Currently, MAS has decided that all major retail banks must register the SMS sender names they use to communicate with customers. The Government has said that all its agencies will do the same.

SMS service providers and telcos have also been required by IMDA to check SMS senders against the registry, so that SMSes sent by spoofed names will not be delivered if the sender details do not match registry records.

To help the police with investigations when a scam occurs, all organisations that send SMSes using registered names here must also have a valid Unique Entity Number (UEN) for identification.

Mr Gerald Giam (Aljunied GRC) asked if it would still be possible for overseas scammers to send scam texts using unregistered SMS sender names.

To this, Mrs Teo explained that when a party approaches an SMS service provider to send messages using an SMS sender name, the provider has to check the name against the registry.

The party will be turned away by the SMS service provider when the following conditions are met: if the name that the party wants to use is already on the registry, and if the details of the party do not match registry records, such as its UEN and the path used to send the SMS.

This happens regardless of who the party is and where it is requesting the SMS service.

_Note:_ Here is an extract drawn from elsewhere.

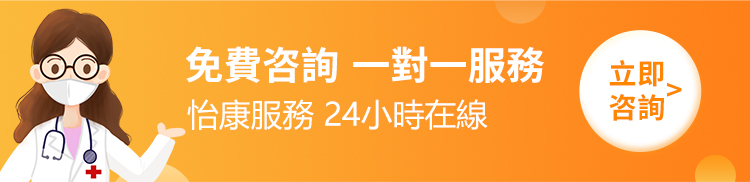 一直無(wú)法受孕是什麼原因？需要做哪方面檢查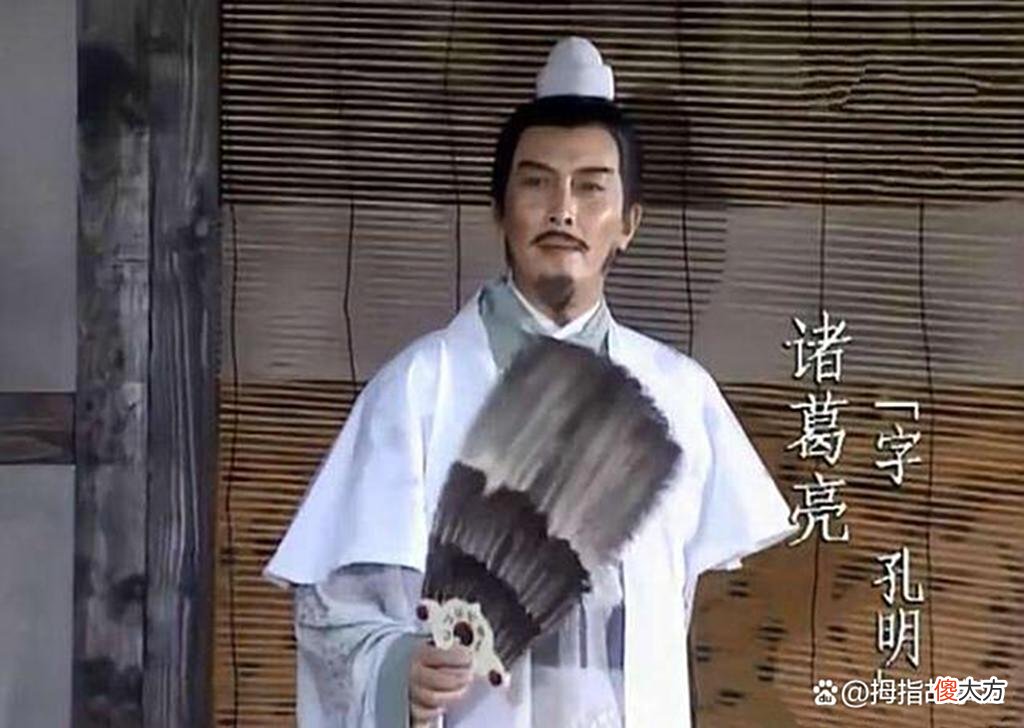 【爱历史】三国十大帅才，陆逊只能排第四，其余的你猜到了几个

To plug the gap posed by unregistered and therefore unprotected SMS sender names, IMDA told The Straits Times last month that it is considering making it mandatory for all organisations to join the anti-SMS spoofing registry to register the sender names they want to use.

Mrs Teo said on Tuesday that it will take time to implement these measures and they come at a cost.

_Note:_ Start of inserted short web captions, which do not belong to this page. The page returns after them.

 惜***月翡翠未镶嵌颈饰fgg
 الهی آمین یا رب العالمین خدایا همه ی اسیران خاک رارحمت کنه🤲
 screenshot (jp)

If implemented, companies that do not register their SMS sender names will have their SMSes appear only with their phone number instead of the company's name, like "ABC company". The businesses' customers could save these numbers in their contact lists to help them recognise such numbers.

Due to these implications, Mrs Teo said IMDA will study the matter carefully before mandating the registration of all SMS sender names.

But she also urged organisations to rethink how they use SMS to communicate with customers, adding that SMS is old technology and that the system was "never designed for secure communications".

Mrs Teo said that more restraint is needed when SMSes have or will lead to sensitive and confidential information or high value transactions.

And while many different measures are being adopted and considered to tackle scams, she said that the best defence against new types of scams is a vigilant public, pointing to efforts by the public and private sectors, as well as community initiatives, to educate people against online threats.

While the anti-scam measures may result in additional cost and some loss of convenience, Mrs Teo said that “they are necessary to better safeguard our people from scams”.

“Equally importantly, they will help to uphold confidence in our digital journey,” she added.